= VOTRE TÂCHE =
Pouvez-vous réécrire le passage sur la politique de voisinage depuis « Ensuite, cette politique » jusqu'à « ses objectifs ambitieux. » inclus, en remplaçant « aide financière » par « assistance financière » ?

= EXTRAIT DU DOCUMENT =
#####

Le premier bilan de la politique de voisinage est plutôt positif dans la plupart des domaines de coopération prévus par les plans d'action. Elle échoue cependant dans la résolution des conflits gelés (Abkhazie, Ossétie du Sud, Transnistrie, Haut-Karabagh), et le renforcement de la coopération régionale entre les pays voisins, notamment entre pays méditerranéens et pays de l'Est. Malgré son efficacité avérée, la politique de voisinage est plutôt mal perçue par les pays partenaires, et ce pour plusieurs raisons.
D'une part, elle est trop unilatérale et asymétrique. En effet, la notion même de « voisin » connote leur infériorité, leur état de périphérie, par rapport au centre que serait l'Union européenne. En outre, la Commission donne le sentiment d'imposer les plans d'action plutôt que de les négocier avec les pays partenaires.
Ensuite, cette politique est très complexe et pas forcément adaptée dans sa démarche, notamment au regard de l'application du principe de conditionnalité. En effet, il conditionne l'aide financière apportée aux progrès réalisés par les réformes. Or, pour être réalisées, les réformes nécessitent un financement adéquat. La Commission n'adopte donc pas forcément la démarche la plus constructive à travers l'application stricte de ce principe. De plus, malgré les fonds importants qui sont consacrés à la politique de voisinage, ceux-ci sont encore insuffisants pour répondre pleinement à ses objectifs ambitieux.
Enfin, la politique de voisinage est encore beaucoup trop « technocratique », dans la mesure où le Parlement européen, les parlements nationaux et la société civile n'y sont que très peu associés. La Commission conserve jalousement ses prérogatives en la matière, et ne fait pas encore assez d'efforts pour impliquer d'autres acteurs et la rendre plus partenariale. De fait, peu de citoyens européens la connaissent, tandis qu'elle est quasiment inconnue dans les pays voisins, malgré les avancées positives qu'elle permet. Il faut donc remédier à cette défaillance majeure.
II - UNE POLITIQUE EN PLEINE ÉVOLUTION, DONT LA COHÉRENCE EST FRAGILISÉE PAR LA REVENDICATION DE STATUTS DIFFÉRENCIÉS ET LA MULTIPLICATION D'INITIATIVES RÉGIONALES
À peine six ans après sa création, la politique de voisinage est aujourd'hui confrontée à des défis déterminants pour sa pérennité, notamment des risques d'éclatement. A quoi cela est-il dû ?
1. La multiplication des tensions et rivalités entre les États membres
La politique de voisinage est la source de différends et de tensions entre les États membres, qui s'opposent entre partisans d'un renforcement de la dimension orientale et caucasienne de la politique de voisinage, et partisans d'une intensification des relations avec les pays méditerranéens, comme en témoignent les différentes présidences du Conseil depuis la présidence allemande (alternance entre une priorité à l'Est et une priorité au Sud). Ce clivage entre États membres nuit au développement harmonieux de la politique de voisinage car il se répercute sur les pays voisins entre lesquels se développe une certaine méfiance (ils sont rivaux par rapport au financement et à l'intérêt que leur accorde l'Union). Dès lors, l'objectif de coopération régionale ne peut qu'échouer.

#####

= INFORMATIONS FOURNIES =
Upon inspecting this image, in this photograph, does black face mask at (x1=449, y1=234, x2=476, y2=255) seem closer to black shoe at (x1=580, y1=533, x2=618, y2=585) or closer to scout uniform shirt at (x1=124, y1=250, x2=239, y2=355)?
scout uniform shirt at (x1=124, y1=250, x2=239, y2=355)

#####

= LA RÉPONSE =
Ensuite, cette politique est très complexe et pas forcément adaptée dans sa démarche, notamment au regard de l'application du principe de conditionnalité. En effet, il conditionne l'assistance financière apportée aux progrès réalisés par les réformes. Or, pour être réalisées, les réformes nécessitent un financement adéquat. La Commission n'adopte donc pas forcément la démarche la plus constructive à travers l'application stricte de ce principe. De plus, malgré les fonds importants qui sont consacrés à la politique de voisinage, ceux-ci sont encore insuffisants pour répondre pleinement à ses objectifs ambitieux.